According to reports, shares of DigiPlus Interactive Corp., the country’s largest online gaming company, fell by as much as 30 percent on Thursday before paring losses. Meanwhile, Bloomberry Resorts Corp., a newcomer to the domestic e-gaming space, dropped by up to 12 percent. The declines followed consecutive losses earlier in the week amid mounting regulatory uncertainty.

The volatility was reportedly triggered by a bill filed by Senator Sherwin Gatchalian that seeks stricter controls on online gaming. The proposed measures include banning the use of e-wallets like GCash and Maya for betting, raising the minimum player age to 21, and imposing a PHP10,000 ($175) minimum deposit requirement to discourage participation from low-income players.
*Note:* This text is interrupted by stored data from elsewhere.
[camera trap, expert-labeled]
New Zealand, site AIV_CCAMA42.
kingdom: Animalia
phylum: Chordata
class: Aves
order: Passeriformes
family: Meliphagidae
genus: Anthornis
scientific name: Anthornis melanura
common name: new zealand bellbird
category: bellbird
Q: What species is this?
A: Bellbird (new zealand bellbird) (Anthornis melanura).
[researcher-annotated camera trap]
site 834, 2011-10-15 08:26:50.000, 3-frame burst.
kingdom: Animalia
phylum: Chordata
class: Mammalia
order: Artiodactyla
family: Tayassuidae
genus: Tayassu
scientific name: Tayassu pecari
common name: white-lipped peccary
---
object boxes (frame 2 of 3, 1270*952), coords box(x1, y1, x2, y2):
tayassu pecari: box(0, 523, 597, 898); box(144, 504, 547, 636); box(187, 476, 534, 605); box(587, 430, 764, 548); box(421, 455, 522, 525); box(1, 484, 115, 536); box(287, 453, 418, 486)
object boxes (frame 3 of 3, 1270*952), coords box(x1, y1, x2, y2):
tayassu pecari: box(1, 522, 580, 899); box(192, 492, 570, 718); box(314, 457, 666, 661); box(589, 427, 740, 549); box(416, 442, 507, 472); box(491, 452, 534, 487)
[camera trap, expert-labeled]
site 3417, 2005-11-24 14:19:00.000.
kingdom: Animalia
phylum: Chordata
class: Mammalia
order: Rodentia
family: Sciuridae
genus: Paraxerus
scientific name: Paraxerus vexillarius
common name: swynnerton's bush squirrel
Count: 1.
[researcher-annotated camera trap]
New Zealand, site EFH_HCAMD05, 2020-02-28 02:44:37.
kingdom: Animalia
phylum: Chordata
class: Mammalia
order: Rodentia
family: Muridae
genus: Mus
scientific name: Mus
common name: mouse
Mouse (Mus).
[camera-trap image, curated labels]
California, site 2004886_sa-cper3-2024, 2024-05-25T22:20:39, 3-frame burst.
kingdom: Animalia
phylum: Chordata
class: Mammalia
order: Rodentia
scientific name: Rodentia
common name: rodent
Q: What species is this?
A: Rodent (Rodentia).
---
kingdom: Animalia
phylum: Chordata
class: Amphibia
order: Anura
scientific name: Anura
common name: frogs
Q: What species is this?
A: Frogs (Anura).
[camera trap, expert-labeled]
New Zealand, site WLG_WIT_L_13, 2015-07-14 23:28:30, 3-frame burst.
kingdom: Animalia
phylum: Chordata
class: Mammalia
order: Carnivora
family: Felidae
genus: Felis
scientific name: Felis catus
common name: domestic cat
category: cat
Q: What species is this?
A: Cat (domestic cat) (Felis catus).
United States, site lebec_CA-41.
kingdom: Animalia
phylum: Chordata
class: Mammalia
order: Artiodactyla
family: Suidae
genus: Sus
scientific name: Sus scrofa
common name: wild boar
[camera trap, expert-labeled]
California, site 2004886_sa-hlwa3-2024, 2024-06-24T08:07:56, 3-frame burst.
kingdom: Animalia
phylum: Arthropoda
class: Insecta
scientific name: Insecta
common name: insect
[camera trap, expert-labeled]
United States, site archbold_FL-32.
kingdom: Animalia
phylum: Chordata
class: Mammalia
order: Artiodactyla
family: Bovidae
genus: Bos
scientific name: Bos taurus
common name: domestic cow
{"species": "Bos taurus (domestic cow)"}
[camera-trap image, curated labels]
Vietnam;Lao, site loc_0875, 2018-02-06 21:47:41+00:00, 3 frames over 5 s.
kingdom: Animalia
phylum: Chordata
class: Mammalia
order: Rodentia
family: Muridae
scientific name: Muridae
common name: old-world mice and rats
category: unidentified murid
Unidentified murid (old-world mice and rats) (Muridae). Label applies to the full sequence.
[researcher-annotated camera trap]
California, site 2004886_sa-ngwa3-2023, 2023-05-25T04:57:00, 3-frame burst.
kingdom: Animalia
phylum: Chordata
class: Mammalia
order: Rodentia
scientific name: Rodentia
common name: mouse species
Local media reports indicate that Senator Gatchalian has linked the growing accessibility of online gambling—facilitated by e-wallet platforms—to a surge in addiction, financial hardship, and related criminal activity, which he argues has had a detrimental impact on many Filipino families.
The proposal also comes amid strong criticism from the Catholic Church. Cardinal Pablo Virgilio David condemned the government’s support of online gambling, warning that the proliferation of e-games has turned smartphones into “portable casinos,” placing Filipino youth at risk.
Despite the growing backlash, Gatchalian clarified that a total ban is not being considered, in order to avoid pushing the industry underground. Nonetheless, fears of a broader crackdown have unnerved investors.

The controversy comes during a period of rapid growth in the sector. In the first quarter of 2025, the Philippine Amusement and Gaming Corp. (PAGCOR) reported that e-games contributed PHP51.39 billion ($901.6 million)—nearly half of the industry’s PHP104.12 billion ($1.83 billion) gross gaming revenue—surpassing traditional casino operations for the first time.
PAGCOR Chairman Alejandro H. Tengco acknowledged the sector’s rising influence and emphasized the need to balance innovation with consumer protection and sustainability.
Still, with 64 accredited system operators and 12 online platforms active as of mid-June, the industry’s rapid digital expansion continues to outpace regulation—leaving lawmakers, religious leaders, and investors grappling with its social and economic implications.